Netflix’s “Burn Out” Is The Latest Terrible Motorcycle Movie

It starts at a trackday. It ends…not soon enough.

Netflix's "Burn Out"Netflix

The Netflix original _Burn Out) is a French movie about a racer looking for his big break when he gets sucked into the crime underworld and forced to run drugs on a Ducati 1299 Panigale. No, the film is not inspired by the life of Marco Lucchinelli, if that’s what you’re thinking (too soon?).

In the grand tradition of biker B-movies, Burn Out has a script seemingly written by a film school dropout who knows as little about motorcycles as he does about plot devices and character development.

Our protagonist, Tony, played by François Civil.Netflix

It's easy to get duped into watching because there's a slew of Ducatis in the movie, including 959 and 1299 Panigales, an old Monster Dark, a Hypermotard, and a Diavel. There's also a brief cameo by a Kawasaki Ninja H2 and a KTM dirt bike. Some Dainese and Arai product-placement add to the hope that "maybe—just maybe—this one will be different." It isn't.

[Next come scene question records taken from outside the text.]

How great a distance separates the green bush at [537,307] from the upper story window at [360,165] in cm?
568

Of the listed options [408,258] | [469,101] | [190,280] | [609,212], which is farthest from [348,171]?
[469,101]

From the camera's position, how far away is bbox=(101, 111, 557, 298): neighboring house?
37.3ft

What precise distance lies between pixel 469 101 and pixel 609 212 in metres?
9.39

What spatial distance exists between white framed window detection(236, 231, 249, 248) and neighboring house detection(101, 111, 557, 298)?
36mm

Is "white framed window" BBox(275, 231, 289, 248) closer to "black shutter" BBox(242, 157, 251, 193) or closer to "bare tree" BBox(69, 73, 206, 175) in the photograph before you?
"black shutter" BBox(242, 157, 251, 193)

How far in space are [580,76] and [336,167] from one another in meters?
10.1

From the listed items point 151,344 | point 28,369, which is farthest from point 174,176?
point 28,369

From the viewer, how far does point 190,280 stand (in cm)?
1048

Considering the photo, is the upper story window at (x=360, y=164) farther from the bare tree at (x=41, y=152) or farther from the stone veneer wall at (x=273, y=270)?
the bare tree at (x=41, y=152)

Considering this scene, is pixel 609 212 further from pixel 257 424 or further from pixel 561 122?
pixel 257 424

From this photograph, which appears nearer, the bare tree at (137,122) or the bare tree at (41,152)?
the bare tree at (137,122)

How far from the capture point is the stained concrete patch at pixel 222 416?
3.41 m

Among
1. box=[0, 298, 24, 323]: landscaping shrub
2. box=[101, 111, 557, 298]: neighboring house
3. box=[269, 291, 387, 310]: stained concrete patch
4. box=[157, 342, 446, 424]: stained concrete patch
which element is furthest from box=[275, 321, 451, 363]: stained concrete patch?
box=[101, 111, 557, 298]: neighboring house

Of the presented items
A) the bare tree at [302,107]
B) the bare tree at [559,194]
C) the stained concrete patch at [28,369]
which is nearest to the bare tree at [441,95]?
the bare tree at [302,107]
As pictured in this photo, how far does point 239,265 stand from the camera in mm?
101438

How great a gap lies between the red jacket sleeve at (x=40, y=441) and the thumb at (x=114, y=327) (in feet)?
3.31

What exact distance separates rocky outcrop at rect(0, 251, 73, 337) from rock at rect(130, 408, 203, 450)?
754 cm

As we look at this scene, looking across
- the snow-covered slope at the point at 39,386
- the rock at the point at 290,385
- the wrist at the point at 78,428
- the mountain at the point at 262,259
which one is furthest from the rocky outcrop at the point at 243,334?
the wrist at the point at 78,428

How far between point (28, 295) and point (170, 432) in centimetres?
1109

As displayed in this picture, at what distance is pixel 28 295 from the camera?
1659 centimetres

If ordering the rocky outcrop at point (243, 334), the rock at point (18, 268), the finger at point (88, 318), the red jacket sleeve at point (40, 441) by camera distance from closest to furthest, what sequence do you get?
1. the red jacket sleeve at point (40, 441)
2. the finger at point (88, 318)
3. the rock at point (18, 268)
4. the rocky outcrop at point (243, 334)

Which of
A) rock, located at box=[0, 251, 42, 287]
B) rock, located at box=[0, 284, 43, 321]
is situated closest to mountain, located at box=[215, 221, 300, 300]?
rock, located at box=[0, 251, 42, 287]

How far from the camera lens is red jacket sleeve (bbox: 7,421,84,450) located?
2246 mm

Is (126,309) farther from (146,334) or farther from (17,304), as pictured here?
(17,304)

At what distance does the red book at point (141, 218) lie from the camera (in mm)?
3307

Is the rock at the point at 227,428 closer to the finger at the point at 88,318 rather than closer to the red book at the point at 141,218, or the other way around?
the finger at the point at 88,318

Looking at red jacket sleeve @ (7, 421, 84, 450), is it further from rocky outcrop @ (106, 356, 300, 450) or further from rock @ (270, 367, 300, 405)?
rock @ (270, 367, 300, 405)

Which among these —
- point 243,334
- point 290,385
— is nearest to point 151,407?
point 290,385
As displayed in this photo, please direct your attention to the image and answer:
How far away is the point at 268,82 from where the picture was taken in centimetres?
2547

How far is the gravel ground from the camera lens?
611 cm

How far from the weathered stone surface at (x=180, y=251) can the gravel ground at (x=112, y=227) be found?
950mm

The film begins at a trackday where our moody protagonist, Tony, draws the attention of a team owner looking for new talent to partner alongside real life ex-racer Chris Walker (who does not appear in the film). After Tony’s invited to a tryout—because motorcycle racing, like high school cheerleading, depends on shame-based person-to-person comparisons to uncover true talent—he discovers his baby mama has been robbed of $50,000 worth of drugs she’d stashed in her sofa. Tony, the can’t-catch-a-break good guy, is forced to “work nights” for the mustachioed family man who runs the drug game and a sinisterly neck-tattooed henchman.

Tryouts begin on a “race-prepped” 959 Panigale, complete with taped headlight and rear seat.Netflix

Burn Out commits the usual cardinal sins of biker movies: Ducati V-twin engine noises are replaced with inline-four noises, and a perfectly good Arai XD4 is rendered unsafe after Tony, ironically, uses it to crush a man's skull ("experience—smash!— the Arai—smash!—difference!").

After destroying a perfectly good helmet, our protagonist loses his innocence and loses his way. Perhaps the murdering had something to do with it. But it was a nice helmet. Regardless, the whole thing unravels when Tony gets too "burned out" trying to simultaneously maintain his day job as a forklift operator, become the next Johann Zarco, and run drugs to save his family. So I guess the moral is: Don't bite off more than you can chew, otherwise you'll "burn out." Real deep stuff.

Tony’s racing dream ends in the gravel trap.Netflix
Beautiful motorcycle though.Netflix

Not even Ducatis can redeem a movie this terrible. If you’re looking for motorcycle drama, better stick with watching MotoGP.